For a discussion of wound management (cleaning, closing, and dressing), see page 260.

Whenever you are going to be exposed to blood or other potentially infectious body fluids, wear sterile latex rubber gloves from your first-aid kit. If you are allergic to latex, use other nonpermeable gloves (such as nonlatex synthetic).

While it is occasionally visually distressing, bleeding can be one of the easiest problems to manage, because the treatment options are so straightforward. The severity of the injury determines the rate of blood loss and what measures you must take to control the bleeding. Evaluate the following considerations:

TREATMENT FOR BLEEDING

First, remove all clothing covering the wound so that you can see precisely where the bleeding is coming from. Almost all external bleeding stops with firm, direct pressure. This should be applied directly to the wound with the heel of your hand, using the cleanest available thick (four or five thicknesses of a 4 in by 4 in—or 10 cm by 10 cm—sterile gauze pad, for instance) bandage or cloth compress (Figure 31). Maintain pressure for a minimum of 10 minutes, to allow severed vessels to close by spasm (an artery contains small amounts of muscle tissue in its walls) and to allow early blood clot formation. Peeking at the wound under the compress interrupts the process and prolongs active bleeding. The application of cold packs or ice packs over the compress (not under it) may hasten the process by initiating spasm and closure of disrupted blood vessels. It is also useful to have the victim lie down, and to elevate the bleeding part above the level of his heart. A scalp wound tends to bleed freely, and may require prolonged pressure or wound closure for control (see page 65).
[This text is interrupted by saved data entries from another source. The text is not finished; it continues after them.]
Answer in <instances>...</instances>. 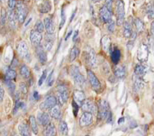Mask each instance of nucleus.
<instances>
[{
	"label": "nucleus",
	"mask_w": 154,
	"mask_h": 136,
	"mask_svg": "<svg viewBox=\"0 0 154 136\" xmlns=\"http://www.w3.org/2000/svg\"><path fill=\"white\" fill-rule=\"evenodd\" d=\"M75 14H76V10H75V12H73L72 16H71V17H70V21H72L73 18H74V16H75Z\"/></svg>",
	"instance_id": "55"
},
{
	"label": "nucleus",
	"mask_w": 154,
	"mask_h": 136,
	"mask_svg": "<svg viewBox=\"0 0 154 136\" xmlns=\"http://www.w3.org/2000/svg\"><path fill=\"white\" fill-rule=\"evenodd\" d=\"M19 89H20L21 93H23V95H26L27 93V91H28L27 85L25 84L24 83H21V84H20V85H19Z\"/></svg>",
	"instance_id": "41"
},
{
	"label": "nucleus",
	"mask_w": 154,
	"mask_h": 136,
	"mask_svg": "<svg viewBox=\"0 0 154 136\" xmlns=\"http://www.w3.org/2000/svg\"><path fill=\"white\" fill-rule=\"evenodd\" d=\"M149 56V47L146 44H142L137 51V59L141 63L146 62Z\"/></svg>",
	"instance_id": "8"
},
{
	"label": "nucleus",
	"mask_w": 154,
	"mask_h": 136,
	"mask_svg": "<svg viewBox=\"0 0 154 136\" xmlns=\"http://www.w3.org/2000/svg\"><path fill=\"white\" fill-rule=\"evenodd\" d=\"M15 13L16 16L17 21L19 23H23L27 20V13H28L27 5H25L24 3H21V2L16 3Z\"/></svg>",
	"instance_id": "1"
},
{
	"label": "nucleus",
	"mask_w": 154,
	"mask_h": 136,
	"mask_svg": "<svg viewBox=\"0 0 154 136\" xmlns=\"http://www.w3.org/2000/svg\"><path fill=\"white\" fill-rule=\"evenodd\" d=\"M93 115L88 112H84L80 118L79 124L81 127H85L89 125L92 122Z\"/></svg>",
	"instance_id": "13"
},
{
	"label": "nucleus",
	"mask_w": 154,
	"mask_h": 136,
	"mask_svg": "<svg viewBox=\"0 0 154 136\" xmlns=\"http://www.w3.org/2000/svg\"><path fill=\"white\" fill-rule=\"evenodd\" d=\"M72 105H73V112H74V114H75V116L76 117L77 115V112H78L79 106H78L74 101H73L72 102Z\"/></svg>",
	"instance_id": "44"
},
{
	"label": "nucleus",
	"mask_w": 154,
	"mask_h": 136,
	"mask_svg": "<svg viewBox=\"0 0 154 136\" xmlns=\"http://www.w3.org/2000/svg\"><path fill=\"white\" fill-rule=\"evenodd\" d=\"M65 21H66V16H65L64 10H62L61 11V21H60V28H61L64 26Z\"/></svg>",
	"instance_id": "43"
},
{
	"label": "nucleus",
	"mask_w": 154,
	"mask_h": 136,
	"mask_svg": "<svg viewBox=\"0 0 154 136\" xmlns=\"http://www.w3.org/2000/svg\"><path fill=\"white\" fill-rule=\"evenodd\" d=\"M79 54V50L76 46H74L70 52V62H74Z\"/></svg>",
	"instance_id": "33"
},
{
	"label": "nucleus",
	"mask_w": 154,
	"mask_h": 136,
	"mask_svg": "<svg viewBox=\"0 0 154 136\" xmlns=\"http://www.w3.org/2000/svg\"><path fill=\"white\" fill-rule=\"evenodd\" d=\"M47 74V70H45V71H43V73H42V75H41L40 78V80H39L38 84L40 85V86H41V85H42V84L43 83V81L46 80Z\"/></svg>",
	"instance_id": "40"
},
{
	"label": "nucleus",
	"mask_w": 154,
	"mask_h": 136,
	"mask_svg": "<svg viewBox=\"0 0 154 136\" xmlns=\"http://www.w3.org/2000/svg\"><path fill=\"white\" fill-rule=\"evenodd\" d=\"M112 61L115 64H118L121 58V52L118 49H115L111 54Z\"/></svg>",
	"instance_id": "28"
},
{
	"label": "nucleus",
	"mask_w": 154,
	"mask_h": 136,
	"mask_svg": "<svg viewBox=\"0 0 154 136\" xmlns=\"http://www.w3.org/2000/svg\"><path fill=\"white\" fill-rule=\"evenodd\" d=\"M144 85L145 83L142 79L134 76V84H133V90H134V92H139L140 90H142L143 88Z\"/></svg>",
	"instance_id": "23"
},
{
	"label": "nucleus",
	"mask_w": 154,
	"mask_h": 136,
	"mask_svg": "<svg viewBox=\"0 0 154 136\" xmlns=\"http://www.w3.org/2000/svg\"><path fill=\"white\" fill-rule=\"evenodd\" d=\"M147 14H148V16H149V19L153 20V7H152V6L148 8V10H147Z\"/></svg>",
	"instance_id": "46"
},
{
	"label": "nucleus",
	"mask_w": 154,
	"mask_h": 136,
	"mask_svg": "<svg viewBox=\"0 0 154 136\" xmlns=\"http://www.w3.org/2000/svg\"><path fill=\"white\" fill-rule=\"evenodd\" d=\"M110 112H111L108 102L105 100H101L99 105V117L103 120H106Z\"/></svg>",
	"instance_id": "7"
},
{
	"label": "nucleus",
	"mask_w": 154,
	"mask_h": 136,
	"mask_svg": "<svg viewBox=\"0 0 154 136\" xmlns=\"http://www.w3.org/2000/svg\"><path fill=\"white\" fill-rule=\"evenodd\" d=\"M116 15H117V24L123 25L125 19V5L123 1H118L116 3Z\"/></svg>",
	"instance_id": "6"
},
{
	"label": "nucleus",
	"mask_w": 154,
	"mask_h": 136,
	"mask_svg": "<svg viewBox=\"0 0 154 136\" xmlns=\"http://www.w3.org/2000/svg\"><path fill=\"white\" fill-rule=\"evenodd\" d=\"M147 72V67L144 64L142 63H139L136 66L135 69H134V74L136 77L142 79V78L146 75Z\"/></svg>",
	"instance_id": "15"
},
{
	"label": "nucleus",
	"mask_w": 154,
	"mask_h": 136,
	"mask_svg": "<svg viewBox=\"0 0 154 136\" xmlns=\"http://www.w3.org/2000/svg\"><path fill=\"white\" fill-rule=\"evenodd\" d=\"M73 98H74V101L77 104L78 106L81 105L84 100H85V95L84 94L83 91L81 90H75L73 92Z\"/></svg>",
	"instance_id": "17"
},
{
	"label": "nucleus",
	"mask_w": 154,
	"mask_h": 136,
	"mask_svg": "<svg viewBox=\"0 0 154 136\" xmlns=\"http://www.w3.org/2000/svg\"><path fill=\"white\" fill-rule=\"evenodd\" d=\"M32 21V17L30 16L29 18H28L27 20H26V21H25V25H24V27H27L28 25L29 24V22H31Z\"/></svg>",
	"instance_id": "51"
},
{
	"label": "nucleus",
	"mask_w": 154,
	"mask_h": 136,
	"mask_svg": "<svg viewBox=\"0 0 154 136\" xmlns=\"http://www.w3.org/2000/svg\"><path fill=\"white\" fill-rule=\"evenodd\" d=\"M86 136H89V135H86Z\"/></svg>",
	"instance_id": "57"
},
{
	"label": "nucleus",
	"mask_w": 154,
	"mask_h": 136,
	"mask_svg": "<svg viewBox=\"0 0 154 136\" xmlns=\"http://www.w3.org/2000/svg\"><path fill=\"white\" fill-rule=\"evenodd\" d=\"M35 28H36V31L39 32V33H42V32L44 30V25H43V22L40 20H38L36 21V25H35Z\"/></svg>",
	"instance_id": "38"
},
{
	"label": "nucleus",
	"mask_w": 154,
	"mask_h": 136,
	"mask_svg": "<svg viewBox=\"0 0 154 136\" xmlns=\"http://www.w3.org/2000/svg\"><path fill=\"white\" fill-rule=\"evenodd\" d=\"M53 83H54V71L53 70L50 73L48 79H47V85L49 87H51L53 84Z\"/></svg>",
	"instance_id": "39"
},
{
	"label": "nucleus",
	"mask_w": 154,
	"mask_h": 136,
	"mask_svg": "<svg viewBox=\"0 0 154 136\" xmlns=\"http://www.w3.org/2000/svg\"><path fill=\"white\" fill-rule=\"evenodd\" d=\"M99 16L101 21L105 23H108L112 20V12L105 5H103L99 10Z\"/></svg>",
	"instance_id": "12"
},
{
	"label": "nucleus",
	"mask_w": 154,
	"mask_h": 136,
	"mask_svg": "<svg viewBox=\"0 0 154 136\" xmlns=\"http://www.w3.org/2000/svg\"><path fill=\"white\" fill-rule=\"evenodd\" d=\"M114 74L117 78L123 79L126 75V70H125V66L121 65V64H116L114 67Z\"/></svg>",
	"instance_id": "16"
},
{
	"label": "nucleus",
	"mask_w": 154,
	"mask_h": 136,
	"mask_svg": "<svg viewBox=\"0 0 154 136\" xmlns=\"http://www.w3.org/2000/svg\"><path fill=\"white\" fill-rule=\"evenodd\" d=\"M71 33H72V30H70L69 31V33L67 34V37H66V39H68V38H69V37L70 36V34H71Z\"/></svg>",
	"instance_id": "54"
},
{
	"label": "nucleus",
	"mask_w": 154,
	"mask_h": 136,
	"mask_svg": "<svg viewBox=\"0 0 154 136\" xmlns=\"http://www.w3.org/2000/svg\"><path fill=\"white\" fill-rule=\"evenodd\" d=\"M5 84H6V86L8 87V88L10 89V91L12 93L14 92L15 89H16V85H15L14 83L12 82L11 80H8V79H5Z\"/></svg>",
	"instance_id": "37"
},
{
	"label": "nucleus",
	"mask_w": 154,
	"mask_h": 136,
	"mask_svg": "<svg viewBox=\"0 0 154 136\" xmlns=\"http://www.w3.org/2000/svg\"><path fill=\"white\" fill-rule=\"evenodd\" d=\"M4 93H5V91L3 90V88L0 86V102L3 101V97H4Z\"/></svg>",
	"instance_id": "49"
},
{
	"label": "nucleus",
	"mask_w": 154,
	"mask_h": 136,
	"mask_svg": "<svg viewBox=\"0 0 154 136\" xmlns=\"http://www.w3.org/2000/svg\"><path fill=\"white\" fill-rule=\"evenodd\" d=\"M70 76L72 77L75 83L77 86L82 87V86L84 84V83H85V78H84V76L81 73L79 69H78L77 67H76V66L70 67Z\"/></svg>",
	"instance_id": "2"
},
{
	"label": "nucleus",
	"mask_w": 154,
	"mask_h": 136,
	"mask_svg": "<svg viewBox=\"0 0 154 136\" xmlns=\"http://www.w3.org/2000/svg\"><path fill=\"white\" fill-rule=\"evenodd\" d=\"M106 122H107V123H112V112H110L109 114L108 115V117H107Z\"/></svg>",
	"instance_id": "48"
},
{
	"label": "nucleus",
	"mask_w": 154,
	"mask_h": 136,
	"mask_svg": "<svg viewBox=\"0 0 154 136\" xmlns=\"http://www.w3.org/2000/svg\"><path fill=\"white\" fill-rule=\"evenodd\" d=\"M16 2L15 1H9L8 2V5L10 10H14V8H16Z\"/></svg>",
	"instance_id": "47"
},
{
	"label": "nucleus",
	"mask_w": 154,
	"mask_h": 136,
	"mask_svg": "<svg viewBox=\"0 0 154 136\" xmlns=\"http://www.w3.org/2000/svg\"><path fill=\"white\" fill-rule=\"evenodd\" d=\"M134 25H135L136 29V31L138 33H142V32L144 31L145 29V25L144 22L142 20H141L140 18H136L134 21Z\"/></svg>",
	"instance_id": "27"
},
{
	"label": "nucleus",
	"mask_w": 154,
	"mask_h": 136,
	"mask_svg": "<svg viewBox=\"0 0 154 136\" xmlns=\"http://www.w3.org/2000/svg\"><path fill=\"white\" fill-rule=\"evenodd\" d=\"M152 26H151V33L152 34L153 33V22H152Z\"/></svg>",
	"instance_id": "56"
},
{
	"label": "nucleus",
	"mask_w": 154,
	"mask_h": 136,
	"mask_svg": "<svg viewBox=\"0 0 154 136\" xmlns=\"http://www.w3.org/2000/svg\"><path fill=\"white\" fill-rule=\"evenodd\" d=\"M57 104V97L54 96H48L45 98L40 105V108L42 111H46V110L51 109L53 106H55Z\"/></svg>",
	"instance_id": "9"
},
{
	"label": "nucleus",
	"mask_w": 154,
	"mask_h": 136,
	"mask_svg": "<svg viewBox=\"0 0 154 136\" xmlns=\"http://www.w3.org/2000/svg\"><path fill=\"white\" fill-rule=\"evenodd\" d=\"M7 17L9 22H10V27H12V29H16V16L15 13V11L13 10H9L7 12Z\"/></svg>",
	"instance_id": "21"
},
{
	"label": "nucleus",
	"mask_w": 154,
	"mask_h": 136,
	"mask_svg": "<svg viewBox=\"0 0 154 136\" xmlns=\"http://www.w3.org/2000/svg\"><path fill=\"white\" fill-rule=\"evenodd\" d=\"M68 88L64 85H58L57 94V100L60 103V105H64L68 101Z\"/></svg>",
	"instance_id": "4"
},
{
	"label": "nucleus",
	"mask_w": 154,
	"mask_h": 136,
	"mask_svg": "<svg viewBox=\"0 0 154 136\" xmlns=\"http://www.w3.org/2000/svg\"><path fill=\"white\" fill-rule=\"evenodd\" d=\"M88 78L92 89L95 91H99L101 88V83L92 71H88Z\"/></svg>",
	"instance_id": "11"
},
{
	"label": "nucleus",
	"mask_w": 154,
	"mask_h": 136,
	"mask_svg": "<svg viewBox=\"0 0 154 136\" xmlns=\"http://www.w3.org/2000/svg\"><path fill=\"white\" fill-rule=\"evenodd\" d=\"M50 115L54 119H60L61 118V111L59 105H55L50 109Z\"/></svg>",
	"instance_id": "24"
},
{
	"label": "nucleus",
	"mask_w": 154,
	"mask_h": 136,
	"mask_svg": "<svg viewBox=\"0 0 154 136\" xmlns=\"http://www.w3.org/2000/svg\"><path fill=\"white\" fill-rule=\"evenodd\" d=\"M5 78L8 80H15L16 78V72L13 69H8L5 73Z\"/></svg>",
	"instance_id": "35"
},
{
	"label": "nucleus",
	"mask_w": 154,
	"mask_h": 136,
	"mask_svg": "<svg viewBox=\"0 0 154 136\" xmlns=\"http://www.w3.org/2000/svg\"><path fill=\"white\" fill-rule=\"evenodd\" d=\"M37 120L38 122L41 125L47 126L50 124L51 120H50V115L47 112H40L37 115Z\"/></svg>",
	"instance_id": "19"
},
{
	"label": "nucleus",
	"mask_w": 154,
	"mask_h": 136,
	"mask_svg": "<svg viewBox=\"0 0 154 136\" xmlns=\"http://www.w3.org/2000/svg\"><path fill=\"white\" fill-rule=\"evenodd\" d=\"M77 38H78V30H75L74 37H73V40H74V42L77 41Z\"/></svg>",
	"instance_id": "50"
},
{
	"label": "nucleus",
	"mask_w": 154,
	"mask_h": 136,
	"mask_svg": "<svg viewBox=\"0 0 154 136\" xmlns=\"http://www.w3.org/2000/svg\"><path fill=\"white\" fill-rule=\"evenodd\" d=\"M57 131H56L55 126L53 124H50L47 125L46 130H45V135L46 136H56Z\"/></svg>",
	"instance_id": "29"
},
{
	"label": "nucleus",
	"mask_w": 154,
	"mask_h": 136,
	"mask_svg": "<svg viewBox=\"0 0 154 136\" xmlns=\"http://www.w3.org/2000/svg\"><path fill=\"white\" fill-rule=\"evenodd\" d=\"M36 55L38 57L39 61L41 63H45L47 61V53L43 47L40 45H38L37 48H36Z\"/></svg>",
	"instance_id": "18"
},
{
	"label": "nucleus",
	"mask_w": 154,
	"mask_h": 136,
	"mask_svg": "<svg viewBox=\"0 0 154 136\" xmlns=\"http://www.w3.org/2000/svg\"><path fill=\"white\" fill-rule=\"evenodd\" d=\"M125 122V118H123V117H122L119 120H118V124H122V123H123V122Z\"/></svg>",
	"instance_id": "53"
},
{
	"label": "nucleus",
	"mask_w": 154,
	"mask_h": 136,
	"mask_svg": "<svg viewBox=\"0 0 154 136\" xmlns=\"http://www.w3.org/2000/svg\"><path fill=\"white\" fill-rule=\"evenodd\" d=\"M108 31L110 32H114V30H115V27H116V24H115V22H114L113 20H112L111 21L109 22H108Z\"/></svg>",
	"instance_id": "42"
},
{
	"label": "nucleus",
	"mask_w": 154,
	"mask_h": 136,
	"mask_svg": "<svg viewBox=\"0 0 154 136\" xmlns=\"http://www.w3.org/2000/svg\"><path fill=\"white\" fill-rule=\"evenodd\" d=\"M105 6L110 12H112V1H106Z\"/></svg>",
	"instance_id": "45"
},
{
	"label": "nucleus",
	"mask_w": 154,
	"mask_h": 136,
	"mask_svg": "<svg viewBox=\"0 0 154 136\" xmlns=\"http://www.w3.org/2000/svg\"><path fill=\"white\" fill-rule=\"evenodd\" d=\"M101 44L103 50L108 51L109 48H110V46H111V39H110V37L108 36H104L101 38Z\"/></svg>",
	"instance_id": "26"
},
{
	"label": "nucleus",
	"mask_w": 154,
	"mask_h": 136,
	"mask_svg": "<svg viewBox=\"0 0 154 136\" xmlns=\"http://www.w3.org/2000/svg\"><path fill=\"white\" fill-rule=\"evenodd\" d=\"M19 72H20V74L23 78H24L25 79H27L30 77V70L29 68L26 65H23L20 67V70H19Z\"/></svg>",
	"instance_id": "31"
},
{
	"label": "nucleus",
	"mask_w": 154,
	"mask_h": 136,
	"mask_svg": "<svg viewBox=\"0 0 154 136\" xmlns=\"http://www.w3.org/2000/svg\"><path fill=\"white\" fill-rule=\"evenodd\" d=\"M43 25H44V29H46L47 33L53 34L55 31V23L52 18H50V17L45 18Z\"/></svg>",
	"instance_id": "14"
},
{
	"label": "nucleus",
	"mask_w": 154,
	"mask_h": 136,
	"mask_svg": "<svg viewBox=\"0 0 154 136\" xmlns=\"http://www.w3.org/2000/svg\"><path fill=\"white\" fill-rule=\"evenodd\" d=\"M18 129H19L20 136H31L30 130H29L28 124H20L18 126Z\"/></svg>",
	"instance_id": "25"
},
{
	"label": "nucleus",
	"mask_w": 154,
	"mask_h": 136,
	"mask_svg": "<svg viewBox=\"0 0 154 136\" xmlns=\"http://www.w3.org/2000/svg\"><path fill=\"white\" fill-rule=\"evenodd\" d=\"M81 108L84 112L94 114L97 112V106L92 100L85 99L81 104Z\"/></svg>",
	"instance_id": "10"
},
{
	"label": "nucleus",
	"mask_w": 154,
	"mask_h": 136,
	"mask_svg": "<svg viewBox=\"0 0 154 136\" xmlns=\"http://www.w3.org/2000/svg\"><path fill=\"white\" fill-rule=\"evenodd\" d=\"M58 130L60 133L63 135H67L68 134V124L64 121H60V124L58 125Z\"/></svg>",
	"instance_id": "30"
},
{
	"label": "nucleus",
	"mask_w": 154,
	"mask_h": 136,
	"mask_svg": "<svg viewBox=\"0 0 154 136\" xmlns=\"http://www.w3.org/2000/svg\"><path fill=\"white\" fill-rule=\"evenodd\" d=\"M42 35L40 33L36 31V30H33L30 33V36H29V40L33 44H36V45H40V42L42 40Z\"/></svg>",
	"instance_id": "20"
},
{
	"label": "nucleus",
	"mask_w": 154,
	"mask_h": 136,
	"mask_svg": "<svg viewBox=\"0 0 154 136\" xmlns=\"http://www.w3.org/2000/svg\"><path fill=\"white\" fill-rule=\"evenodd\" d=\"M133 33V26L130 20L124 22V29H123V36L125 38H130Z\"/></svg>",
	"instance_id": "22"
},
{
	"label": "nucleus",
	"mask_w": 154,
	"mask_h": 136,
	"mask_svg": "<svg viewBox=\"0 0 154 136\" xmlns=\"http://www.w3.org/2000/svg\"><path fill=\"white\" fill-rule=\"evenodd\" d=\"M85 59L86 63L92 68H96L98 66V61H97V56L95 52L92 48L88 47V50H85Z\"/></svg>",
	"instance_id": "3"
},
{
	"label": "nucleus",
	"mask_w": 154,
	"mask_h": 136,
	"mask_svg": "<svg viewBox=\"0 0 154 136\" xmlns=\"http://www.w3.org/2000/svg\"><path fill=\"white\" fill-rule=\"evenodd\" d=\"M29 123H30V126H31V129L35 135H37L38 133V126H37V122L36 121L35 117L31 115L29 117Z\"/></svg>",
	"instance_id": "32"
},
{
	"label": "nucleus",
	"mask_w": 154,
	"mask_h": 136,
	"mask_svg": "<svg viewBox=\"0 0 154 136\" xmlns=\"http://www.w3.org/2000/svg\"><path fill=\"white\" fill-rule=\"evenodd\" d=\"M34 97L35 100H37L39 98V95L37 91H34Z\"/></svg>",
	"instance_id": "52"
},
{
	"label": "nucleus",
	"mask_w": 154,
	"mask_h": 136,
	"mask_svg": "<svg viewBox=\"0 0 154 136\" xmlns=\"http://www.w3.org/2000/svg\"><path fill=\"white\" fill-rule=\"evenodd\" d=\"M51 3L49 2H45L43 3L41 5H40V8H39V10L41 13H46V12H49L51 10Z\"/></svg>",
	"instance_id": "34"
},
{
	"label": "nucleus",
	"mask_w": 154,
	"mask_h": 136,
	"mask_svg": "<svg viewBox=\"0 0 154 136\" xmlns=\"http://www.w3.org/2000/svg\"><path fill=\"white\" fill-rule=\"evenodd\" d=\"M17 52L22 58L27 61L30 60V54H29V47L27 46V43L25 41H20L17 46Z\"/></svg>",
	"instance_id": "5"
},
{
	"label": "nucleus",
	"mask_w": 154,
	"mask_h": 136,
	"mask_svg": "<svg viewBox=\"0 0 154 136\" xmlns=\"http://www.w3.org/2000/svg\"><path fill=\"white\" fill-rule=\"evenodd\" d=\"M6 10L4 8H2L1 12H0V26H4L6 22Z\"/></svg>",
	"instance_id": "36"
}]
</instances>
If direct pressure to the wound does not stop the bleeding, you must make certain that you are applying the pressure in the correct spot. Check quickly to see that you are pressing precisely over the bleeding point. If you are a fraction of an inch off, you can miss the best compression spot for a torn blood vessel; in this case, simply piling on more bandages may not solve the problem. Once you have repositioned your pressure, wait again for 5 to 10 minutes. If the pressure appears to be working, once the bleeding has substantially subsided you can apply a pressure dressing. Do this by covering the wound with a thick wad of sterile gauze pads or the cleanest dressing available, and wrapping the area firmly with a rolled gauze or elastic bandage. Do not apply the dressing so tightly that circulation beyond it is compromised (as indicated by blue fingertips or toes, or by numbness and tingling). Watch the dressing closely for blood soaking and dripping, which indicate continuous bleeding.